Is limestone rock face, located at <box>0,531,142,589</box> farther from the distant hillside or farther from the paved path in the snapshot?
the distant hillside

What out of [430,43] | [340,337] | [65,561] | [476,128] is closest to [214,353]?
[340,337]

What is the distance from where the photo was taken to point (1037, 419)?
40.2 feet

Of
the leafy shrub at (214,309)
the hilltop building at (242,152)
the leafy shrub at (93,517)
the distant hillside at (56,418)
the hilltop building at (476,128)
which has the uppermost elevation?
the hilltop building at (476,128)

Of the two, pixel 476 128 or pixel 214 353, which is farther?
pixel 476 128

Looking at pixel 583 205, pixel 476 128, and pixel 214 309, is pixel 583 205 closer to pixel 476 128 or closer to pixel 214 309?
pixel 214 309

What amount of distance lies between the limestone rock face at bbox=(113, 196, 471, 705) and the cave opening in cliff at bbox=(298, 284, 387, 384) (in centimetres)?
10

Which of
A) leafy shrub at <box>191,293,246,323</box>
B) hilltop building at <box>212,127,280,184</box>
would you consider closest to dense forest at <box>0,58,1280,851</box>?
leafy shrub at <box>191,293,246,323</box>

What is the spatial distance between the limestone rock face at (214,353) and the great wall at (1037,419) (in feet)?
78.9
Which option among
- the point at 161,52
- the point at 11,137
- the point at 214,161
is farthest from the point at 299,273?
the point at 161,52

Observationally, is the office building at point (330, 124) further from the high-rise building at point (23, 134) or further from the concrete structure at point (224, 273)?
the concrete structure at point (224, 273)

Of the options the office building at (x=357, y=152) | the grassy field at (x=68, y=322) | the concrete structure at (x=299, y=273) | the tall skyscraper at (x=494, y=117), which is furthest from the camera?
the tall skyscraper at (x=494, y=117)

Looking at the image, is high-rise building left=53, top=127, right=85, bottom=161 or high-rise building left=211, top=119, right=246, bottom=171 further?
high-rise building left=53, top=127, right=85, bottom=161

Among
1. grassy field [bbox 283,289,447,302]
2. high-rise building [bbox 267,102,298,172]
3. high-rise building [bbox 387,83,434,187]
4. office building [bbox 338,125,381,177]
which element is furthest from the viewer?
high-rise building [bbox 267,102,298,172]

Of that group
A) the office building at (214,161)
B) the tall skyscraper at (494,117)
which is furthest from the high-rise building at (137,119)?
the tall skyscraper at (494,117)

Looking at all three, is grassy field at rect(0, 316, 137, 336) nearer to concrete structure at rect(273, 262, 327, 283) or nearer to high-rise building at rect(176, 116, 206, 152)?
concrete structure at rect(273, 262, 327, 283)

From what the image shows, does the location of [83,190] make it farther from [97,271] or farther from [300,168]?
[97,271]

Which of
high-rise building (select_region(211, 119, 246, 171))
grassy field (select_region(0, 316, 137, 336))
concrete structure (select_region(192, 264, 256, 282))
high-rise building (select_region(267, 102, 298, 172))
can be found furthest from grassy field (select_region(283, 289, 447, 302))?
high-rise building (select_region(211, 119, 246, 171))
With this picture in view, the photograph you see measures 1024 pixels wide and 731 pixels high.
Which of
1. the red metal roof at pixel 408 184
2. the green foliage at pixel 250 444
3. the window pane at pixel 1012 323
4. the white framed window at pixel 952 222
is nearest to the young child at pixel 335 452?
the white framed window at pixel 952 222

- _Stated task_
Give back the whole listing exactly as it reads.

- _Written answer_
Is limestone rock face, located at <box>0,531,142,589</box> farther from the distant hillside or farther from the paved path in the snapshot?
the distant hillside

What out of [430,43] | [340,337] | [65,561] | [476,128] is closest to [214,353]?
[340,337]

What is the distance from where the photo was taken to point (1037, 419)?
40.2 feet

Of
the leafy shrub at (214,309)
the hilltop building at (242,152)
the leafy shrub at (93,517)
the distant hillside at (56,418)
the hilltop building at (476,128)
which has the uppermost elevation?
the hilltop building at (476,128)

Of the two, pixel 476 128 or pixel 214 353, which is farther?
pixel 476 128

Looking at pixel 583 205, pixel 476 128, and pixel 214 309, is pixel 583 205 closer to pixel 476 128 or closer to pixel 214 309?
pixel 214 309

What amount of distance lies between the limestone rock face at bbox=(113, 196, 471, 705) and the cave opening in cliff at bbox=(298, 284, 387, 384) (in centimetres)?
10

Which of
A) leafy shrub at <box>191,293,246,323</box>
B) hilltop building at <box>212,127,280,184</box>
would you consider closest to dense forest at <box>0,58,1280,851</box>?
leafy shrub at <box>191,293,246,323</box>

What is the spatial distance between the limestone rock face at (214,353) and the great wall at (1037,419) (in feet)?
78.9
Which option among
- the point at 161,52
- the point at 11,137
- the point at 214,161
is farthest from the point at 299,273?
the point at 161,52

Observationally, is the office building at point (330, 124) further from the high-rise building at point (23, 134) or further from the concrete structure at point (224, 273)?
the concrete structure at point (224, 273)

Of the options the office building at (x=357, y=152) | the grassy field at (x=68, y=322) | the concrete structure at (x=299, y=273) | the tall skyscraper at (x=494, y=117), which is furthest from the camera?
the tall skyscraper at (x=494, y=117)

Looking at the image, is high-rise building left=53, top=127, right=85, bottom=161 or high-rise building left=211, top=119, right=246, bottom=171 further?
high-rise building left=53, top=127, right=85, bottom=161

Among
1. grassy field [bbox 283,289,447,302]
2. high-rise building [bbox 267,102,298,172]
3. high-rise building [bbox 387,83,434,187]
4. office building [bbox 338,125,381,177]
which element is furthest from the viewer?
high-rise building [bbox 267,102,298,172]

Of that group
A) the office building at (214,161)
B) the tall skyscraper at (494,117)
which is furthest from the high-rise building at (137,119)?
the tall skyscraper at (494,117)

Looking at all three, is grassy field at rect(0, 316, 137, 336) nearer to concrete structure at rect(273, 262, 327, 283) or nearer to high-rise building at rect(176, 116, 206, 152)?
concrete structure at rect(273, 262, 327, 283)

From what the image shows, does the location of [83,190] make it farther from [97,271] or farther from [300,168]?
[97,271]

Which of
high-rise building (select_region(211, 119, 246, 171))
grassy field (select_region(0, 316, 137, 336))
concrete structure (select_region(192, 264, 256, 282))
high-rise building (select_region(267, 102, 298, 172))
can be found furthest from grassy field (select_region(283, 289, 447, 302))?
high-rise building (select_region(211, 119, 246, 171))
With this picture in view, the photograph you see measures 1024 pixels wide and 731 pixels high.
Which of
1. the red metal roof at pixel 408 184
2. the green foliage at pixel 250 444
3. the window pane at pixel 1012 323
4. the white framed window at pixel 952 222
is nearest to the young child at pixel 335 452?
the white framed window at pixel 952 222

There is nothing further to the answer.